Nebraska Football: How Cornhusker Offense Can Succeed Against Spartans Defense

Patrick RungeCorrespondent INovember 12, 2013

EAST LANSING, MI - NOVEMBER 03:  Ameer Abdullah #8 of the Nebraska Cornhuskers tries to get around the tackle of Max Bullough #40 of the Michigan State Spartans during a fourth quarter run at Spartan Stadium Stadium on November 3, 2012 in East Lansing, Michigan. (Photo by Gregory Shamus/Getty Images)

Nebraska football fans have been anticipating Saturday’s game against Michigan State with a mixture of excitement and dread. With close wins over Northwestern and Michigan, Nebraska fans are thrilled that the matchup against Michigan State has become a de facto championship game for the Legends Division and a chance to go back to Indianapolis in December.

But Nebraska fans are also dreading the arrival of the nation’s top defense. Nebraska’s offense has surprisingly struggled this season, through a combination of injuries and poor performances. And given Nebraska’s underwhelming performance against Minnesota, and in the first half against Northwestern, fans could be forgiven for being a bit skeptical.

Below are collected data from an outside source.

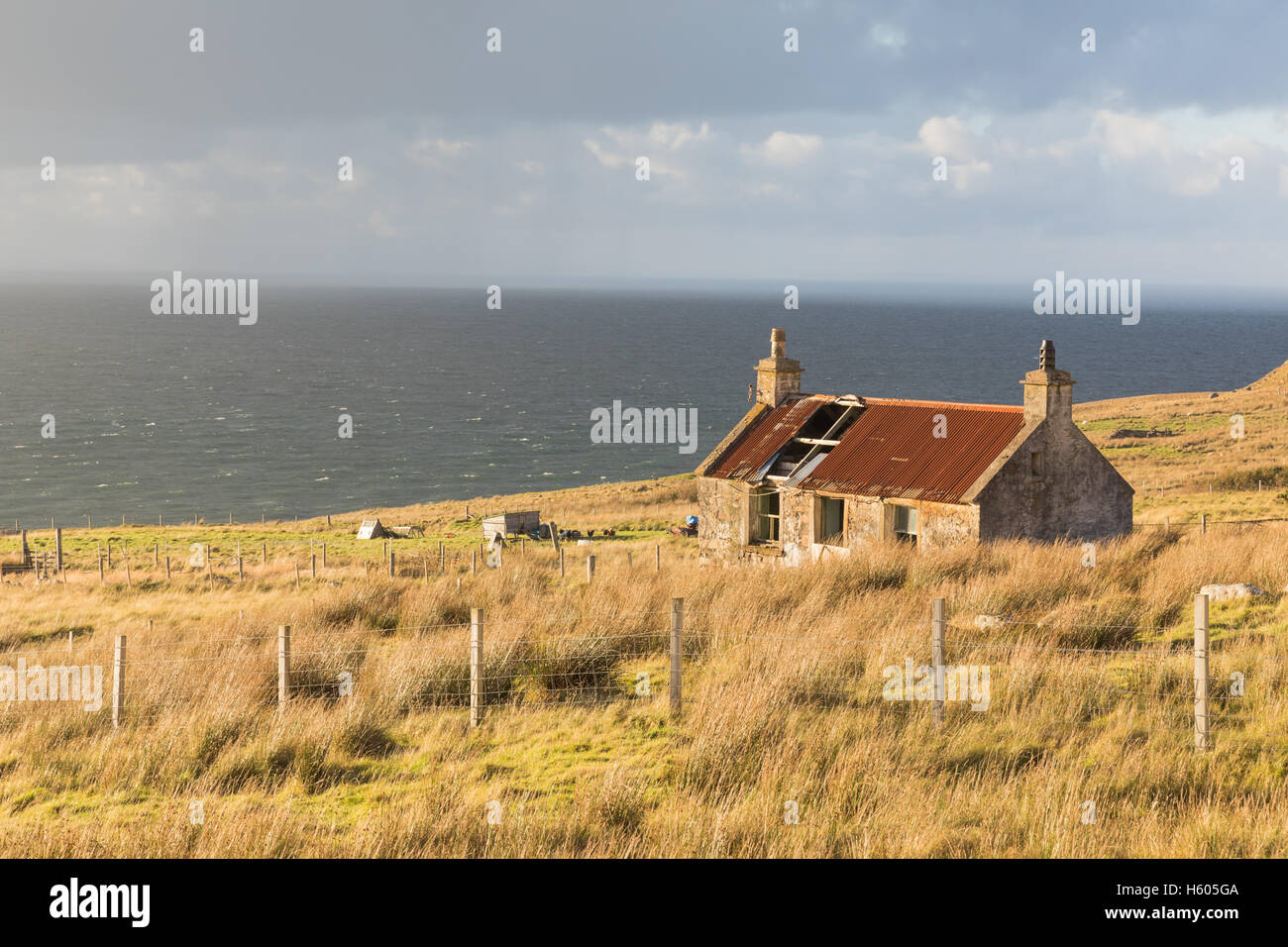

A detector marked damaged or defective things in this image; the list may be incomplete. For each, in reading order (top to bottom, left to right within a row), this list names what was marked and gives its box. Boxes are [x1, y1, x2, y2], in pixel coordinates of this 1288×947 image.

rusty corrugated metal roof [705, 394, 834, 481]
damaged roof section [700, 396, 1020, 507]
rusty corrugated metal roof [799, 399, 1020, 504]
broken window [752, 489, 778, 541]
broken window [813, 491, 844, 543]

So if Nebraska is to be successful at cracking Michigan State's defense, here are three things it will need to accomplish on Saturday. All stats are courtesy of


Stay Balanced

Nebraska offensive coordinator Tim Beck has a tendency to outsmart himself, trying to play to matchups rather than focusing on the strengths of his unit. Nebraska’s strength is clearly running the ball, with I-back Ameer Abdullah the most dangerous of NU’s offensive weapons. But Michigan State’s strength is clearly in stopping the run.

While the Spartans are No. 1 nationally in total defense, that is on the strength of their dominating run defense. Michigan State is No. 1 nationally in rush defense, allowing only 43.77 yards per game on the ground. In context, the No. 2 team nationally in rush defense allows 78 yards per game. In pass defense, though, the Spartans are “only” No. 3 nationally, allowing an average of 166.8 yards per game through the air.

EAST LANSING, MI - NOVEMBER 03:  Kurtis Drummond #27 of the Michigan State Spartans tackles Ameer Abdullah #8 of the Nebraska Cornhuskers during fourth quarter action at Spartan Stadium Stadium on November 3, 2012 in East Lansing, Michigan. Nebraska won t

So, on paper, the way to attack Michigan State’s defense is through the air. But that’s not Nebraska’s strength. Nebraska will likely be starting a redshirt freshman at quarterback. Nebraska’s offensive line has been shredded with injuries. And Nebraska’s primary receiving threats are also struggling to recover from nagging injuries.

Beck’s history suggests he will look at Michigan State’s relative weaknesses on defense and craft a pass-heavy game plan. But he would be better served to maintain a balance in the offense. Yes, Nebraska will likely need success in the passing game to beat Michigan State. But success in the passing game will only happen if Nebraska maintains some commitment to its strength, running the ball.


Hold On To The Ball

Michigan State has been good—not great, but good—this season with turnovers. The Spartans are no. 26 nationally, averaging +0.67 turnovers per game. Nebraska, on the other hand, is no. 85 nationally in turnover margin, averaging -0.33 turnovers per game.

Nebraska’s turnover margin has been hit in the last two weeks with Tommy Armstrong’s struggles, having six interceptions in the last two games. Michigan State will be well aware of those struggles and will craft a defense to take advantage of Armstrong’s inexperience and injured offensive line and receiver corps.

Avoiding turnovers is always important. While the turnovers didn’t ultimately cost Nebraska against Michigan last week, the two turnovers did have a big bearing in the final score.


One more thing about #NEBvsMICH - if not for two turnovers, #HUSKERS would have probably won by another touchdown or so.

— Jesse Parent (@JesParent) November 10, 2013


But in a game like Michigan State, where points and field position will be especially precious, avoiding those turnovers and making the Spartans offense drive the whole field will be even more important.


Keep Sparty’s Offense In Check

Yes, this really isn’t on the offense, but it will play a critical element in how the game goes on Saturday. Michigan State’s defense is truly impressive, the No. 1 total defense in the country. But Michigan State’s offense is truly ordinary, No. 87 in the country—and that’s compiled against a schedule that is far from challenging.

So Nebraska’s offense is set to face its stiffest challenge of the season against Michigan State’s defense. But Nebraska’s defense, particularly after encouraging performances in the second half against Northwestern and throughout the game against Michigan, demonstrated a new-found resilience. If the Blackshirts can keep Michigan State’s offense in check and keep the score close going into the fourth quarter, the extra energy from the home crowd might give the offense enough of a boost to overcome the Spartans' fearsome defense.